Step 103: and performing risk identification on the feature words of the target object on each information dimension by using the risk identification model corresponding to each information dimension to obtain a credit rating result corresponding to each information dimension of the target object.
The risk identification model is obtained by utilizing a plurality of training feature word sets with credit rating labels for training, and the credit rating result of the target object on one information dimension finally obtained represents the credit risk of the corresponding target object on the corresponding information dimension.
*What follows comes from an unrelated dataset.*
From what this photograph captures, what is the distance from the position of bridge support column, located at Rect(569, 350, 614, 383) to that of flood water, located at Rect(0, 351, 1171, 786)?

For example, in this embodiment, a plurality of risk identification models are pre-constructed, each risk identification model corresponds to one information dimension, such as a risk identification model corresponding to an operation status dimension and a risk identification model corresponding to an industrial and commercial information dimension, and the like, then the risk identification models in the corresponding information dimension are trained by using a plurality of training feature word sets with credit rating labels corresponding to each information dimension, the trained risk identification models can rate the credit of the target object in the corresponding information dimension to obtain a credit rating result of the target object in the information dimension, and the credit rating result of the target object in the information dimension can represent the credit risk of the target object in the corresponding information dimension, and if the credit rating result of the enterprise a in the operation status dimension represents that the credit risk of the enterprise a in the operation status dimension is higher, the credit rating result of the enterprise B in the industrial and commercial information dimension represents that the credit risk of the enterprise B in the industrial and commercial information dimension is low, and the like.
In an implementation manner, the risk identification model in this embodiment may be a deep learning model constructed based on a machine learning algorithm, such as a deep learning model constructed based on a convolutional Neural network cnn (convolutional Neural networks), or the like.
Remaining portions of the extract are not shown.